_Source extract:_
This single-blinded RCT compared a non-opioid multimodal postoperative protocol to a standard opioid protocol (28 tablets oxycodone 5 mg plus multimodal regimen) in 78 patients undergoing primary anatomic or reverse TSA without regional nerve block. At 10 days, VAS pain scores were equivalent (2.4 vs. 2.3, p=0.52) and PROMIS Pain Interference scores were equivalent (61.5 vs. 62.0, p=0.90). The non-opioid group consumed 89% fewer MMEs (0.4 vs. 3.7, p<0.001) with no difference in side effect profiles.

Key Limitation

Follow-up limited to 10 days precludes assessment of opioid refill rates, subacute pain trajectories, or whether the multimodal group sought opioids from outside providers, leaving the full opioid-sparing effect unquantified.

Original Abstract

BACKGROUND

Amid efforts to reduce opioid use, identifying effective non-opioid pain protocols for orthopedic procedures is a priority. Shoulder arthroplasty is associated with significant postoperative pain and has traditionally relied on opioids, despite their side effects. This study evaluated the efficacy of a postoperative non-opioid, multimodal pain protocol compared to an opioid protocol for patients undergoing shoulder arthroplasty.

_Task 1:_ Print the passage of the shoulder arthroplasty pain study that starts at "Amid efforts to" and ends at "undergoing shoulder arthroplasty.", word for word.
_Task 2:_ Proceed with the shoulder arthroplasty pain study by writing on from the point where it stops.

_Stored data entries:_
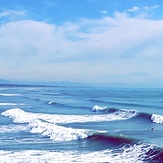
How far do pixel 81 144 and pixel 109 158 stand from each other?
4.20 metres

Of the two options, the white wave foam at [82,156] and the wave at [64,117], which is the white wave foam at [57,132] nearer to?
the white wave foam at [82,156]

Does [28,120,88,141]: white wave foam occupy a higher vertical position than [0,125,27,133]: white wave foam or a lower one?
higher

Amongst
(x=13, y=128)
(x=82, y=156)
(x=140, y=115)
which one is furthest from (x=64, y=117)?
(x=82, y=156)

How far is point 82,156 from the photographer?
19.0m

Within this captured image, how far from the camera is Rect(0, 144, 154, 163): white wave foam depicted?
18141 mm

_Answer 1:_
Amid efforts to reduce opioid use, identifying effective non-opioid pain protocols for orthopedic procedures is a priority. Shoulder arthroplasty is associated with significant postoperative pain and has traditionally relied on opioids, despite their side effects. This study evaluated the efficacy of a postoperative non-opioid, multimodal pain protocol compared to an opioid protocol for patients undergoing shoulder arthroplasty.

_Answer 2:_
METHODS

We performed a prospective, single blinded, randomized controlled trial including patients undergoing primary anatomic or reverse total shoulder arthroplasty. Patients were excluded if they underwent revision surgery, surgery for fracture, or received opioids within 3 months of surgery. All patients received standardized preoperative analgesics, general anesthesia, and an intraoperative periarticular injection without a regional block. Patients were randomly assigned to a postoperative non-opioid multimodal pain protocol or a standard opioid protocol containing 28 tablets of 5 mg oxycodone in addition to the multimodal regimen. Patients completed visual analog scale (VAS) and PROMIS Pain Interference (PI) surveys and reported opioid use and side effects over 10 post-operative days. An intention-to-treat analysis was performed.

RESULTS

78 patients were enrolled and included in the analysis with 38 in the multimodal and 40 in the opioid cohort. Demographics (age, sex, race, and body mass index) were comparable between both groups. Pain scores at 10 days postoperatively were comparable between groups with no significant differences in mean VAS pain (2.4 ± 1.7 in the multimodal group vs. 2.3 ± 1.6 in the opioid group; P = 0.52) or median PROMIS-PI scores (61.5, interquartile range 58.5-67.0 in the multimodal vs. 62.0, interquartile range 56.5-64.0 in the opioid; P = 0.90. However, the opioid group consumed significantly more morphine milligram equivalents (3.7 ± 5.07 compared to 0.4 ± 1.35 for the multimodal group; P < 0.001). There were no significant differences in side effects between treatment groups.

CONCLUSION

In patients undergoing shoulder arthroplasty, a non-opioid, multimodal pain protocol provided non-inferior pain relief compared to an opioid-based regimen. These findings support the shift toward opioid-sparing strategies in orthopedic surgery to minimize postoperative dependence without compromising patient care.